Batman : Amère victoire

Amère victoireUn an après « l’affaire Holiday », Gotham City est toujours le théâtre de règlements de comptes entre les familles mafieuses et les « patients » de l’asile d’Arkham. Si Alberto Falcone était considéré jusqu’alors comme le véritable tueur Holiday, une nouvelle vague de meurtres jette le trouble sur son arrestation. Pour restaurer l’ordre à Gotham, Batman aura besoin de toute l’aide possible, voire de prendre sous son aile un nouveau partenaire, Robin !

Voici donc enfin lue la suite directe de Batman : Un long Halloween, qui a été réédité depuis peu par Urban Comics. L’album volumineux a été un des premiers choix commerciaux de l’éditeur pour démarrer son catalogue l’année dernière. Choix judicieux, puisque Un long Halloween était encore disponible chez son concurrent Panini, mais Amère Victoire était encore inédit. Maintenant que les deux parties du diptyque sont disponibles chez le même éditeur, voici l’occasion de (re)découvrir une saga d’importance.

On prend les mêmes et on recommence.
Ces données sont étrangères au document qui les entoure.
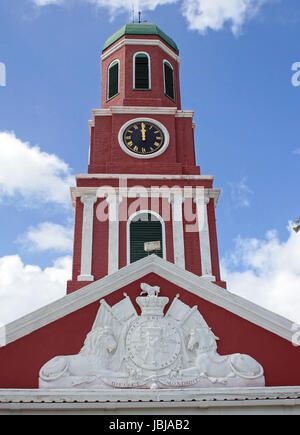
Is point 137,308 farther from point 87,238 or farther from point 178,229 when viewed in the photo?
point 178,229

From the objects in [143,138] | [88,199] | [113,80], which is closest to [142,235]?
[88,199]

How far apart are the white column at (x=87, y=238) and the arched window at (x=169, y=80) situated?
24.9 feet

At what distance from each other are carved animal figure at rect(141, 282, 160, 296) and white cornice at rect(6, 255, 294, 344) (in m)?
0.41

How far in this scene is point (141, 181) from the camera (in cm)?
2075

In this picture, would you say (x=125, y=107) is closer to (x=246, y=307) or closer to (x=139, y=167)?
(x=139, y=167)

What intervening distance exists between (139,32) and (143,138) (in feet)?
21.5

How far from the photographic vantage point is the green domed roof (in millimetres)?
25562

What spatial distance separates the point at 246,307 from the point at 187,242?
6309 mm

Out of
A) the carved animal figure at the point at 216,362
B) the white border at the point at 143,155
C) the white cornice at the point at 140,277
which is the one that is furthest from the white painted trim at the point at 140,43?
the carved animal figure at the point at 216,362

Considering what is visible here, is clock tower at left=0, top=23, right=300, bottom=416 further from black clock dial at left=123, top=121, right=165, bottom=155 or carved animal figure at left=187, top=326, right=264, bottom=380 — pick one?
black clock dial at left=123, top=121, right=165, bottom=155

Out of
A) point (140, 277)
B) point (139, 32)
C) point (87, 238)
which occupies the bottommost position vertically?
point (140, 277)

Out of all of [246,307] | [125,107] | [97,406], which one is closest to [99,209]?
[125,107]

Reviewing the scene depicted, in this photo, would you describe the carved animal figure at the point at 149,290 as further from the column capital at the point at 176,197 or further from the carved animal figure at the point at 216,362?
the column capital at the point at 176,197

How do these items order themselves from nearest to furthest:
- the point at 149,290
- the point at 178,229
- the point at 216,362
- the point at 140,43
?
the point at 216,362
the point at 149,290
the point at 178,229
the point at 140,43
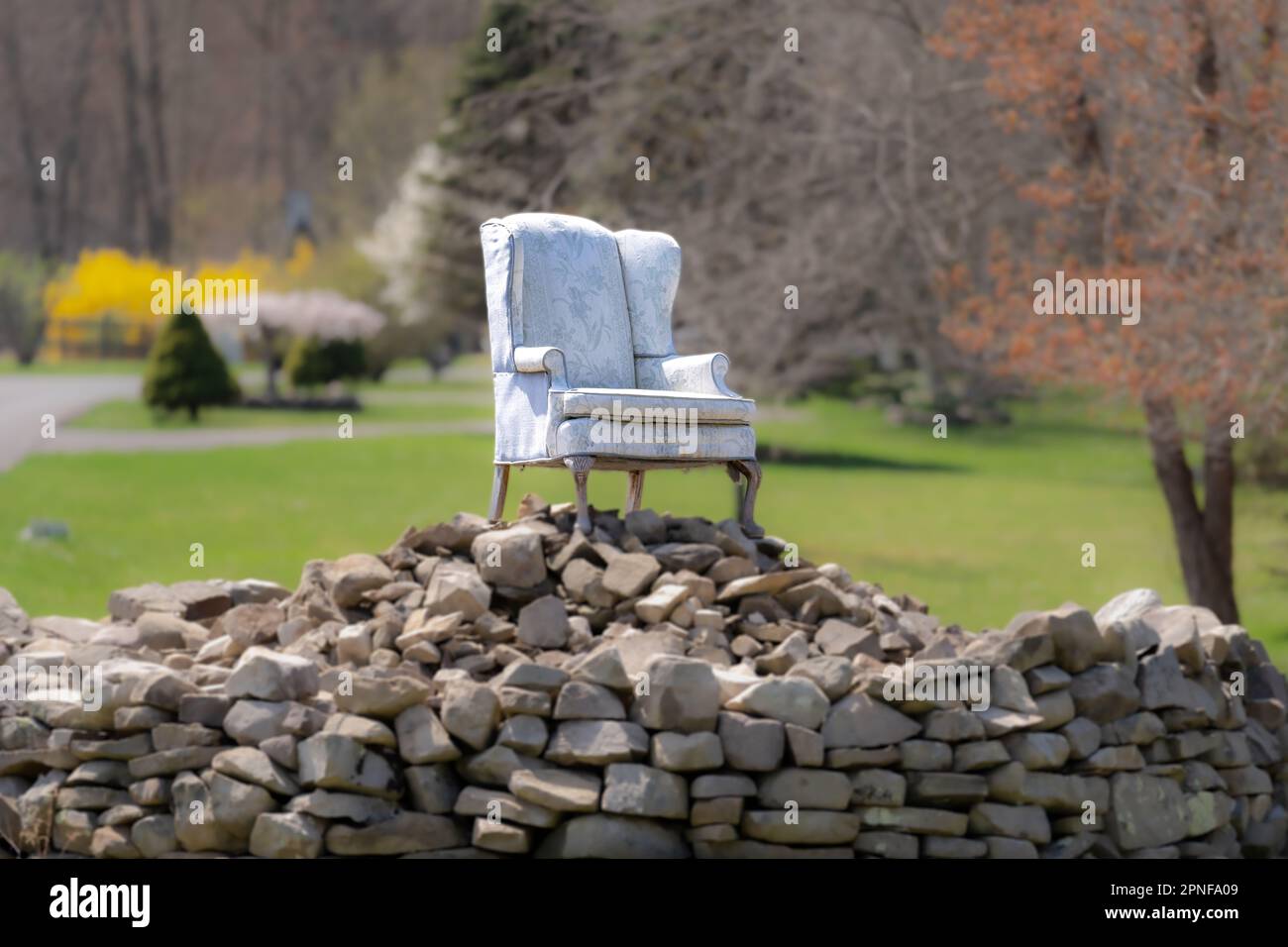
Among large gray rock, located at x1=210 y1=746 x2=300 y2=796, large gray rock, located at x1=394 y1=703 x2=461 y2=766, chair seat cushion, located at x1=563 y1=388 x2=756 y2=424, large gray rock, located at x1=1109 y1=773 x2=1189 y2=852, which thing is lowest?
large gray rock, located at x1=1109 y1=773 x2=1189 y2=852

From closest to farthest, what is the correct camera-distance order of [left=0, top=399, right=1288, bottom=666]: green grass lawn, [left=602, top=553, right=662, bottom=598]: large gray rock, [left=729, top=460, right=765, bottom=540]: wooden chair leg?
[left=602, top=553, right=662, bottom=598]: large gray rock → [left=729, top=460, right=765, bottom=540]: wooden chair leg → [left=0, top=399, right=1288, bottom=666]: green grass lawn

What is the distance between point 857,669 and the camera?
4312mm

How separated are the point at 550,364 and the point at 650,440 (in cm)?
46

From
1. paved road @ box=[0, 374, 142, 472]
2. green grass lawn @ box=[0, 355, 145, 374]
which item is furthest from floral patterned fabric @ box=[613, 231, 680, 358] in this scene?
green grass lawn @ box=[0, 355, 145, 374]

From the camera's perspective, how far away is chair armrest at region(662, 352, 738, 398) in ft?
18.2

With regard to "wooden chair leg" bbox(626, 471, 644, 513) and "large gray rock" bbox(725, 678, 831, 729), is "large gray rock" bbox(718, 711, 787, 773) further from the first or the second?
"wooden chair leg" bbox(626, 471, 644, 513)

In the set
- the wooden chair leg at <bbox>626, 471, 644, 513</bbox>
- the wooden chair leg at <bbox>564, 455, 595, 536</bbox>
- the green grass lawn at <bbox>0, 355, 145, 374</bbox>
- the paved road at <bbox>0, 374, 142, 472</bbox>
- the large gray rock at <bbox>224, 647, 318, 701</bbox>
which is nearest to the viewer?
the large gray rock at <bbox>224, 647, 318, 701</bbox>

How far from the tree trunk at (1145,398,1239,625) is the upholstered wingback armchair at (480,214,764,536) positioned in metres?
3.11

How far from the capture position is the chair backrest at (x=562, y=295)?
18.0 feet

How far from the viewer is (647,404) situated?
5137 millimetres

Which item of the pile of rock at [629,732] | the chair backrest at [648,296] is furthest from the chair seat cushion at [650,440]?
the chair backrest at [648,296]

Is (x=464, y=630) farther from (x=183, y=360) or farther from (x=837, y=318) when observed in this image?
(x=183, y=360)

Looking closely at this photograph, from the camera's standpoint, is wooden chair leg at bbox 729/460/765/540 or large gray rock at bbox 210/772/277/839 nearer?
large gray rock at bbox 210/772/277/839

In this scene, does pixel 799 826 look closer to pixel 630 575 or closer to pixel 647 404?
pixel 630 575
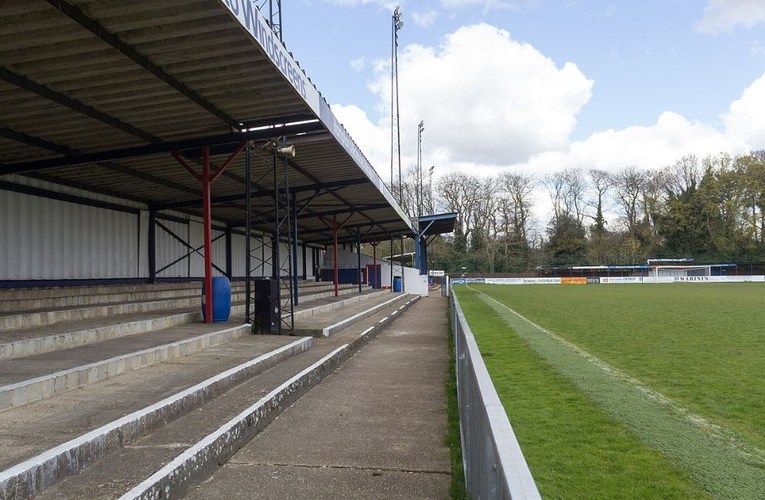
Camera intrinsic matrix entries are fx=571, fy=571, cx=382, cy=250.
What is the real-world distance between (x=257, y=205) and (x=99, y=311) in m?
10.5

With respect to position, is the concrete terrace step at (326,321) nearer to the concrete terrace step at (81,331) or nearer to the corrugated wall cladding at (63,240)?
the concrete terrace step at (81,331)

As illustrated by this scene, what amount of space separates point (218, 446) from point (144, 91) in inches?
228

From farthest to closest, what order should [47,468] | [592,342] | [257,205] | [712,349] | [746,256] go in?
[746,256]
[257,205]
[592,342]
[712,349]
[47,468]

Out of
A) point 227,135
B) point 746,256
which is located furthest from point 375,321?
point 746,256

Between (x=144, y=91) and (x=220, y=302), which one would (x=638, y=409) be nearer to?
(x=144, y=91)

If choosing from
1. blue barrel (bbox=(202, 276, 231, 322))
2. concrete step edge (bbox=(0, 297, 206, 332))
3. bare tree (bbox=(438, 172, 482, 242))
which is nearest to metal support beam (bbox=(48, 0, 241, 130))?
blue barrel (bbox=(202, 276, 231, 322))

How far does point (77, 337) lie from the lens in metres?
7.30

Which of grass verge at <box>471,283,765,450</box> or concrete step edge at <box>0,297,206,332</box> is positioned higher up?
concrete step edge at <box>0,297,206,332</box>

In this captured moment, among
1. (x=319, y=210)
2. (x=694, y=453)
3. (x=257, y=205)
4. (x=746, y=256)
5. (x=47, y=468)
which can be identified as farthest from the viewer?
(x=746, y=256)

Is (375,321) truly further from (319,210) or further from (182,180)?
(319,210)

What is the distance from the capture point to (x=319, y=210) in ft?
73.7

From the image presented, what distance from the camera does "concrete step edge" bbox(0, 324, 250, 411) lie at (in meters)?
4.73

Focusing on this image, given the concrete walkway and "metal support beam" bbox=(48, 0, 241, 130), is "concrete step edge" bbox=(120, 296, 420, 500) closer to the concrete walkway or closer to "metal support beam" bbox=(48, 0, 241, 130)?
the concrete walkway

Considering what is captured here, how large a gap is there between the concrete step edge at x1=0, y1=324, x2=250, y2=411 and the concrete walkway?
1.90 meters
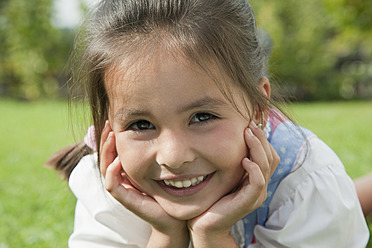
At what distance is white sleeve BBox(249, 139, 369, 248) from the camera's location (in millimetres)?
2111

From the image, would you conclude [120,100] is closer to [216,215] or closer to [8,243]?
[216,215]

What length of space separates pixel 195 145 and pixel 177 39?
1.40 ft

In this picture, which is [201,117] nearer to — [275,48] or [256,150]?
Result: [256,150]

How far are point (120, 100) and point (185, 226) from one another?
0.70m

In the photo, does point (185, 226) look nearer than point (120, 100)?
No

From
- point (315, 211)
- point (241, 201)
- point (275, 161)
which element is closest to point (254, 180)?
point (241, 201)

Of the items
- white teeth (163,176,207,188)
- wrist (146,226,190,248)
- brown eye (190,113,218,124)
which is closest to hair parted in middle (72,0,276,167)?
brown eye (190,113,218,124)

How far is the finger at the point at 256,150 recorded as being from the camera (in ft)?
6.38

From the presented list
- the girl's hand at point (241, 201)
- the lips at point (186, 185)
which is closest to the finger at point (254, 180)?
the girl's hand at point (241, 201)

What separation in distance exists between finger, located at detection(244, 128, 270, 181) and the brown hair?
5.6 inches

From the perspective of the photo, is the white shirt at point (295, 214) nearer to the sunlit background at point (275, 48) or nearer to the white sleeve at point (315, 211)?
the white sleeve at point (315, 211)

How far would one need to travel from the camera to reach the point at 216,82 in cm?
178

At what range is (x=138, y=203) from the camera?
2.05m

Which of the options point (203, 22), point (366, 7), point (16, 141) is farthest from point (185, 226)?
point (366, 7)
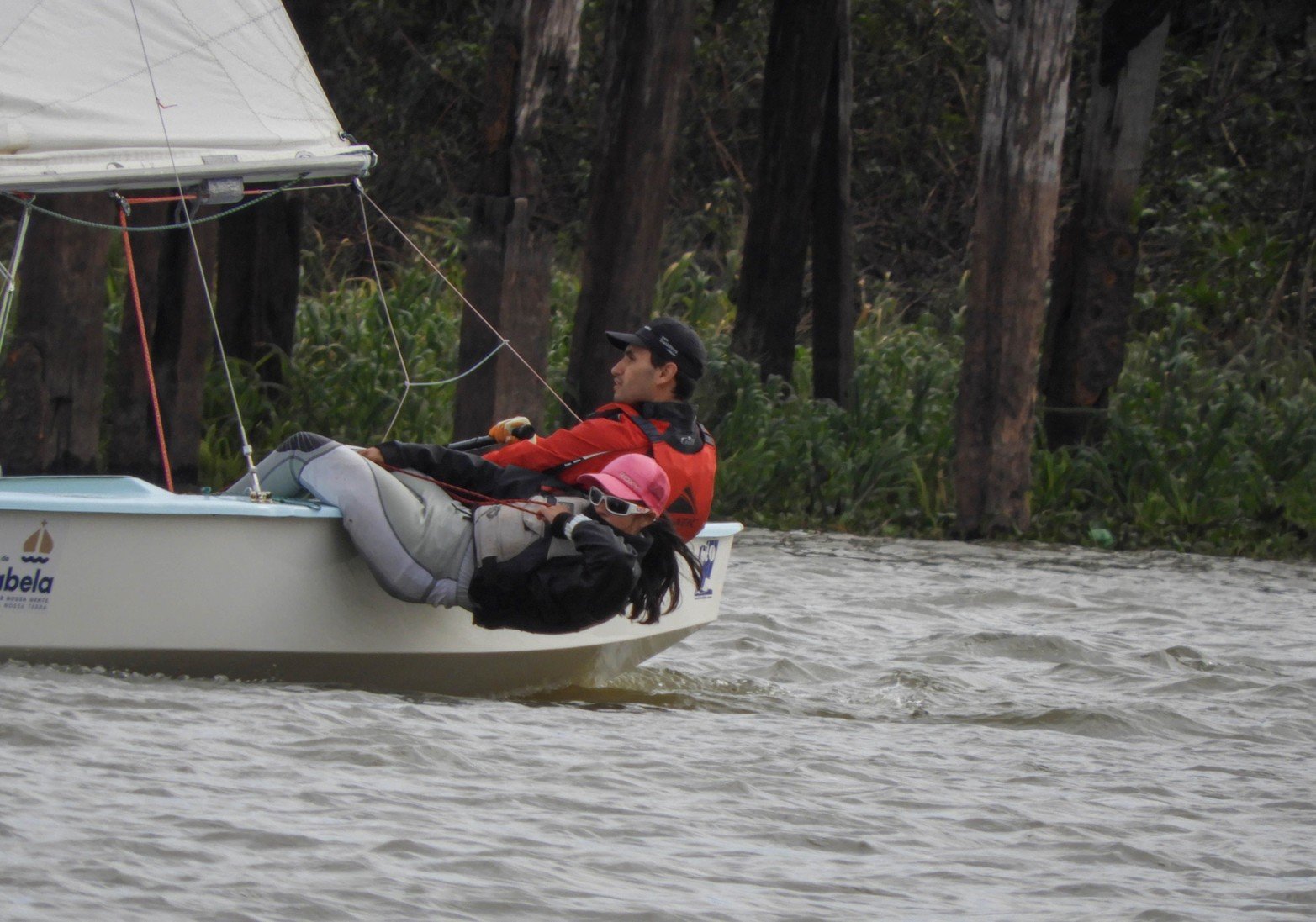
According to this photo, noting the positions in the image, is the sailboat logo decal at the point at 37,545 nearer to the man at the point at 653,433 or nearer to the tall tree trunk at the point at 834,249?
the man at the point at 653,433

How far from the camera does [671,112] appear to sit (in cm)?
1056

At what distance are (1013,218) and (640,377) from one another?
13.3ft

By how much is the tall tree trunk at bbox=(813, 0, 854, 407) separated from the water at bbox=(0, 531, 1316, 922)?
14.9 feet

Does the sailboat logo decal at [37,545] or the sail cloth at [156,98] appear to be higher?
the sail cloth at [156,98]

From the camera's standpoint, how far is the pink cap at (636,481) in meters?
6.61

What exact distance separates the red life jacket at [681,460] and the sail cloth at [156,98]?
1552 mm

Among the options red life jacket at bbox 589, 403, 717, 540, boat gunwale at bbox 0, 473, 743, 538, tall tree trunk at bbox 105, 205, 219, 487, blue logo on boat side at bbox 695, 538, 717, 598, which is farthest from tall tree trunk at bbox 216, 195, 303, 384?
red life jacket at bbox 589, 403, 717, 540

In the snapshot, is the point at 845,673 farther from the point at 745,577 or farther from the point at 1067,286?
the point at 1067,286

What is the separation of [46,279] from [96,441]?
706 millimetres

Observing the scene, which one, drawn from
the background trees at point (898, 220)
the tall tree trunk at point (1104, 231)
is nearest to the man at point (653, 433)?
the background trees at point (898, 220)

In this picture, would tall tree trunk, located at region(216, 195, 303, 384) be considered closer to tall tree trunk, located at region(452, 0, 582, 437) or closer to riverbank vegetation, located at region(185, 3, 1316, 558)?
riverbank vegetation, located at region(185, 3, 1316, 558)

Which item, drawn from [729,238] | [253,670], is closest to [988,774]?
[253,670]

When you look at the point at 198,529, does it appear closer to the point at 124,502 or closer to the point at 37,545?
the point at 124,502

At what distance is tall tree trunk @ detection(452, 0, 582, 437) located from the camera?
31.8 ft
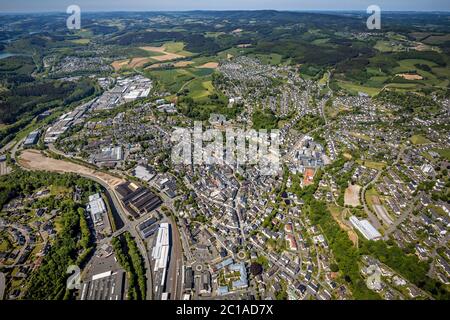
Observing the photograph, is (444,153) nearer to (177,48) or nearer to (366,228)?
(366,228)

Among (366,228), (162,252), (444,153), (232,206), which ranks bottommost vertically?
(162,252)

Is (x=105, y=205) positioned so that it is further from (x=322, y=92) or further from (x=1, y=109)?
(x=322, y=92)

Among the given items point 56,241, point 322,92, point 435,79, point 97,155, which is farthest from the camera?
point 435,79

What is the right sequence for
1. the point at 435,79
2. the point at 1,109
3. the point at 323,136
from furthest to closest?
the point at 435,79 < the point at 1,109 < the point at 323,136

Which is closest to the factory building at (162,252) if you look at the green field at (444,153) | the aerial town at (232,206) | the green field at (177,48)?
the aerial town at (232,206)

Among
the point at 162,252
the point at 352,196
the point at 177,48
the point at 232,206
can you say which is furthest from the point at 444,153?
the point at 177,48

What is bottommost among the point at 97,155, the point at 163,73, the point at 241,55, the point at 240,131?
the point at 97,155

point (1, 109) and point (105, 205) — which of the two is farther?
point (1, 109)

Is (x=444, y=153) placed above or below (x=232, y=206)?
above

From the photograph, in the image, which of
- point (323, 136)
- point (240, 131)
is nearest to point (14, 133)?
point (240, 131)
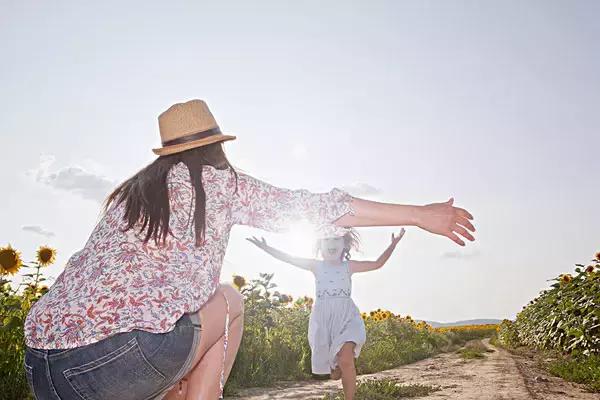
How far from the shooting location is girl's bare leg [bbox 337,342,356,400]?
6270 millimetres

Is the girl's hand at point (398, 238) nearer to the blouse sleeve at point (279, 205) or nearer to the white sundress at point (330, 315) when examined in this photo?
the white sundress at point (330, 315)

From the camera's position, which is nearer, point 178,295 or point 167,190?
point 178,295

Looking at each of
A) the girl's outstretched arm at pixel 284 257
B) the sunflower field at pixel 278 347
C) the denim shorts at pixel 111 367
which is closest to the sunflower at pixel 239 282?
the sunflower field at pixel 278 347

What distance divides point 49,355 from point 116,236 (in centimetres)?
46

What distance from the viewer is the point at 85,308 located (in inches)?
88.7

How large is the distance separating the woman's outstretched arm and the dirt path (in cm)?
422

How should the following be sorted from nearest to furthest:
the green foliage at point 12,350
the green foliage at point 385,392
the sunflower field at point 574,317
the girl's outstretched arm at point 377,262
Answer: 1. the green foliage at point 12,350
2. the green foliage at point 385,392
3. the girl's outstretched arm at point 377,262
4. the sunflower field at point 574,317

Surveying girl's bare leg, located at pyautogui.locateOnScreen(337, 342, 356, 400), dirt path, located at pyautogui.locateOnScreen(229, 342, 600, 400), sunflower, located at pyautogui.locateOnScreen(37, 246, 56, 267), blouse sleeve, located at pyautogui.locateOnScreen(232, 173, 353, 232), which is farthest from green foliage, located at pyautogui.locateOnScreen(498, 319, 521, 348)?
blouse sleeve, located at pyautogui.locateOnScreen(232, 173, 353, 232)

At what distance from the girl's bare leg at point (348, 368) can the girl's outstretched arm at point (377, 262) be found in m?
0.89

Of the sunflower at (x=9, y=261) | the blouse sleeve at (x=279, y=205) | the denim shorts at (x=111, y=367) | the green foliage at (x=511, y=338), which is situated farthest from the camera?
the green foliage at (x=511, y=338)

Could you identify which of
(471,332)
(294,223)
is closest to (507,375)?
(294,223)

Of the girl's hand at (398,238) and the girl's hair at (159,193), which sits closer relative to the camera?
the girl's hair at (159,193)

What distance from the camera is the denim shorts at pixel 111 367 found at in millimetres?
2221

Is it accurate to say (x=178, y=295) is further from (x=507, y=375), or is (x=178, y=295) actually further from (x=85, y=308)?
(x=507, y=375)
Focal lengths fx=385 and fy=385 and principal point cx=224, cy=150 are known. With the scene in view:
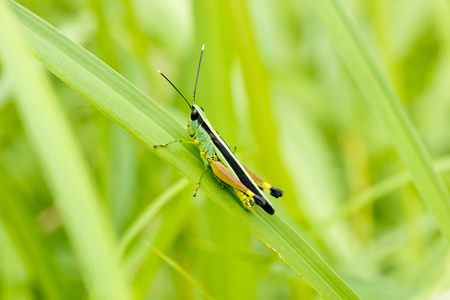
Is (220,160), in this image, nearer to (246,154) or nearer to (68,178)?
(246,154)

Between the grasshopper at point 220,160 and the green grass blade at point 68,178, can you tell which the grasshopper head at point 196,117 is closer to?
the grasshopper at point 220,160

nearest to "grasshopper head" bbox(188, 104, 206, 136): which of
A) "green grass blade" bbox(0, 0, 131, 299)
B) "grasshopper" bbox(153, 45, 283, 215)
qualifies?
"grasshopper" bbox(153, 45, 283, 215)

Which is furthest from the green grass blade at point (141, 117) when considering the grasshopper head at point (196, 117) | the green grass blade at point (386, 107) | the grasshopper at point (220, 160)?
the green grass blade at point (386, 107)

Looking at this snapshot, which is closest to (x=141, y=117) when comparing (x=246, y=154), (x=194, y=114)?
(x=194, y=114)

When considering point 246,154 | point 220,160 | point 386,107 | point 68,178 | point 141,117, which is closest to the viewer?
point 68,178

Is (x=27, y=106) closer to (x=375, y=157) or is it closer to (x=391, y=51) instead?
(x=391, y=51)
L’équipe créative responsable du magnifique Un long Halloween revient pour cette suite que je peux d’emblée annoncer comme étant à la hauteur. L’architecte Jeph Loeb redessine à Gotham un nouveau visage. L’émergence d’un justicier masqué s’accompagne d’une galerie de psychopathes et de criminels sans foi ni loi. Les valeurs traditionnelles des familles mafieuses sont mises à mal, et l’espèce est en voie d’extinction. Les Parrains et autres consigliere ne sont plus à leur place dans ce nouvel ordre criminel, leur temps est révolu. L’avènement d’une nouvelle ère pour le crime est en cours, Batman et son allié Gordon doivent faire face.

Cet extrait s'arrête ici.